Clubhouse machinations have a symbiotic relationship with soul-crushing losing streaks; if you don't believe me I only wish you could see the internal numbers on SB Nation St. Louis. Cardinals traffic there fell steadily down from post-Brandon-Phillips highs until, bestill Google News's beating heart, Colby Rasmus and Tony La Russa each asked Albert Pujols to serve as second in an upcoming duel and it spiked again.
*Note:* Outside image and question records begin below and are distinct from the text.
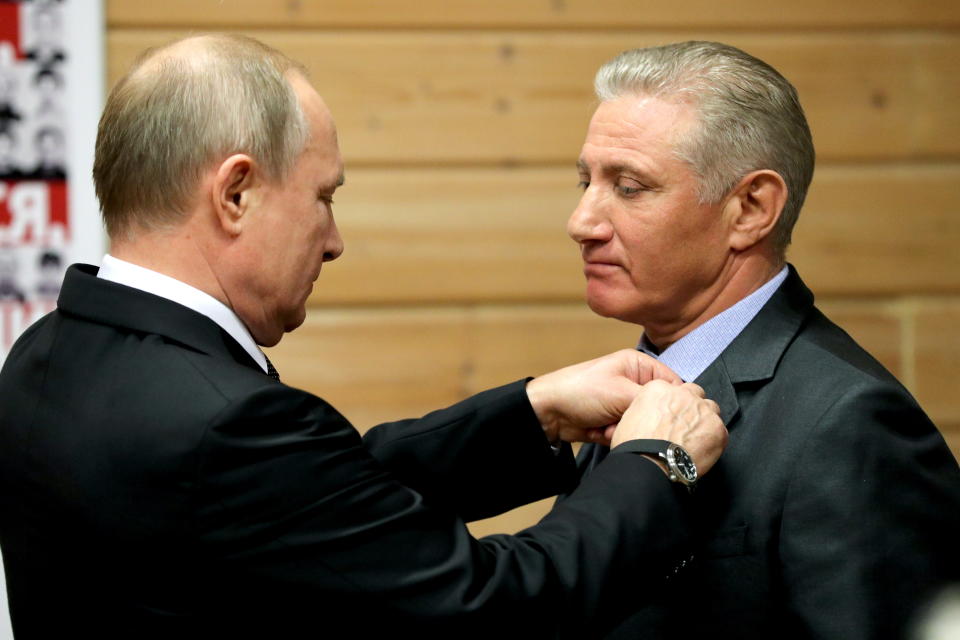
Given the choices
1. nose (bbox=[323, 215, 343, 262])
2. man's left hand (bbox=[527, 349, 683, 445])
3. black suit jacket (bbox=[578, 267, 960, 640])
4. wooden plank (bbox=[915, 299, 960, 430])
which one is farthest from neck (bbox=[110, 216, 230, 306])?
wooden plank (bbox=[915, 299, 960, 430])

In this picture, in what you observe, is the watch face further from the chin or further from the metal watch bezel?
the chin

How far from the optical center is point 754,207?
158cm

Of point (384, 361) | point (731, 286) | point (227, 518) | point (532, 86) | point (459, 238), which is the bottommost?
point (384, 361)

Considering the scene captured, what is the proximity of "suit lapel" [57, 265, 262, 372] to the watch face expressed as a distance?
20.0 inches

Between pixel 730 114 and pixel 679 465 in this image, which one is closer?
pixel 679 465

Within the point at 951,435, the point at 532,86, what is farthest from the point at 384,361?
the point at 951,435

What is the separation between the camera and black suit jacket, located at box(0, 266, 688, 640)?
1.19m

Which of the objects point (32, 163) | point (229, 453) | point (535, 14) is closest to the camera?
point (229, 453)

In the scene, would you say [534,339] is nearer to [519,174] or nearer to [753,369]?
[519,174]

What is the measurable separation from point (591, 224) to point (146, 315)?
64 cm

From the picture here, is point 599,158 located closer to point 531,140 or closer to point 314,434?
point 314,434

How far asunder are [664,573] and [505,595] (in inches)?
8.1

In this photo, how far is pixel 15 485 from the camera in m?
1.30

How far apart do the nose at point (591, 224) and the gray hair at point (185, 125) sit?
0.45 metres
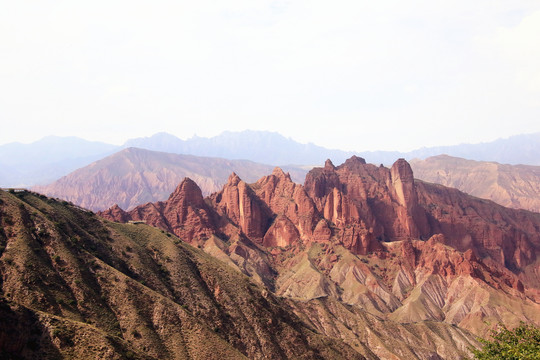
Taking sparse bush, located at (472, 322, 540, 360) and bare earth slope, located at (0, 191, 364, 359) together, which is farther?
bare earth slope, located at (0, 191, 364, 359)

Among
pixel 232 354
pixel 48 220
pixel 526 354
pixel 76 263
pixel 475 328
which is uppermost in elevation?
pixel 48 220

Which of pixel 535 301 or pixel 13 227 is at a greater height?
pixel 13 227

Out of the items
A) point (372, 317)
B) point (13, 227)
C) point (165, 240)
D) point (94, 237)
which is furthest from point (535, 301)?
point (13, 227)

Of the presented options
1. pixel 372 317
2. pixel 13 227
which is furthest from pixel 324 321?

I'm not claiming anybody's pulling the strings to make sure something interesting happens when the team refuses to be interesting; I'm arguing that's when it becomes interesting.

The Cardinals fall below a minimum interest threshold and it becomes extremely apparent, and suddenly more interesting than baseball, that Colby Rasmus and Tony La Russa don't like each other very much. 

So the Cardinals win two of three from the Reds, take an improbable game from the BrewersYadier Molina has now driven in 15 runs with his five home runs—and suddenly Colby Rasmus and Tony La Russa deny having ever established a blood-tontine for the DeWitt millions. (Colby, I love you, but never trust a Sicilian when death is on the line. Especially you, and especially him.) I'd prefer the team continues to be interesting this way; fewer Google Trends spikes—for maximum exposure Colby Rasmus should consider dating the Bachelorette, from what I can gather—and more consistently entertaining, discussable games. 

One thing worth discussing: This second-half offense would look shockingly bad if Yadier Molina had continued to scuffle as he had in the first. With Rasmus struggling the offense has been incredibly top-heavy—Pujols and Holliday both have OPSes over .900; only Jon Jay has an OPS over .800, and just barely; and Molina and Skip Schumaker, who both brought up the rear in the first half, are alone with an OPS over .700.

Each of them isn't doing anything more than repeating his 2009 numbers, which should bring me pause when it comes time to give my middle-of-the-road predictions to the Maple Street Annual people in 2011. 

Oh, while I'm on the page, name the two Cardinals tied for third on the team in home runs since the All-Star Break.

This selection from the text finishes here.